→ Extrait à lire
Madame la présidente du consortium Couperin,
Messieurs les vice-présidents,
 
Nous vous contactons au sujet de l'accord de principe entre Couperin et Elsevier, qui a été récemment dévoilé par The Sound of Science. Nous représentons l'association CAPSH, qui milite en faveur de l'accès ouvert et développe la plateforme Dissemin. Nous nous adressons à vous pour vous faire part de notre forte déception vis-à-vis de ce projet d'accord, dont les termes desservent la cause du libre accès aux publications scientifiques, et pour vous inciter vivement à ne pas le concrétiser.
 
Les termes de l'accord prévoient en effet que la version « Manuscrit auteur » des articles, entièrement réalisée par des agents publics sans aucune implication d'Elsevier, soit ne rendue disponible qu'au terme d'un délai d'embargo de 12 mois. Ce mécanisme concurrence donc l'auto-archivage par les chercheurs, et ce dans des conditions moins favorables que le délai de 6 mois prévu par la loi 2016-1321 pour une République numérique, ou que l'absence complète d'embargo préconisée par la cOAlition S et vers laquelle se dirige la recherche européenne. Il nous semble en effet scandaleux d'organiser ainsi une distribution restreinte et coûteuse du travail de nos chercheurs, plutôt que de les enjoindre à déposer au plus vite leurs travaux par eux-mêmes sur des archives ouvertes : s'il s'agit d'un manuscrit auteur et qu'il est finalement distribué sur HAL, pourquoi au juste avons-nous besoin d'Elsevier ? L'accord prévoit également des réductions symboliques du prix des abonnements et des APC (13% et 25% respectivement), bien inférieures aux demandes initiales du consortium (25% et 90%). Cela nous semble très insatisfaisant par rapport aux marges bénéficiaires d'Elsevier, qui s'élevaient à 37% en 2018.

→ Matériel
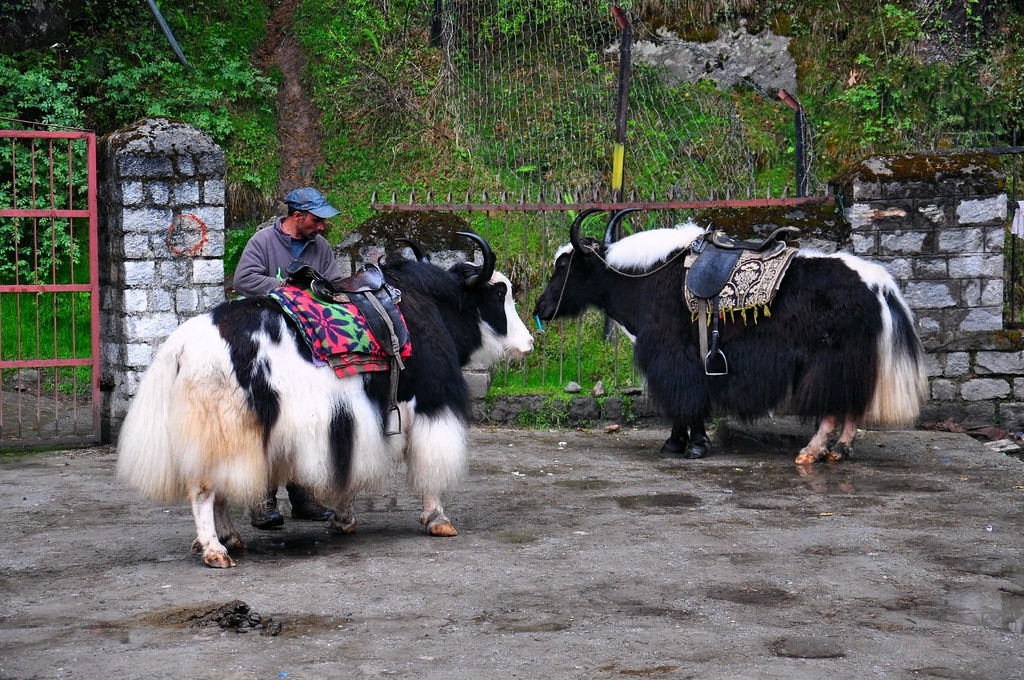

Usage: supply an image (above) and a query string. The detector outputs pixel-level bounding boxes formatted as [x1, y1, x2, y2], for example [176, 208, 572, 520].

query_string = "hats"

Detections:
[283, 187, 341, 218]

→ Vos consignes
Pour quelles raisons l'association CAPSH juge-t-elle insatisfaisantes les réductions de prix prévues par l'accord, selon l'extrait à lire ? Répondez en une à trois phrases.

→ Exercice corrigé
Les réductions prévues (13 % sur les abonnements et 25 % sur les APC) sont bien inférieures aux demandes initiales du consortium, qui étaient de 25 % et de 90 %. Elles restent en outre symboliques au regard des marges bénéficiaires d'Elsevier, qui s'élevaient à 37 % en 2018.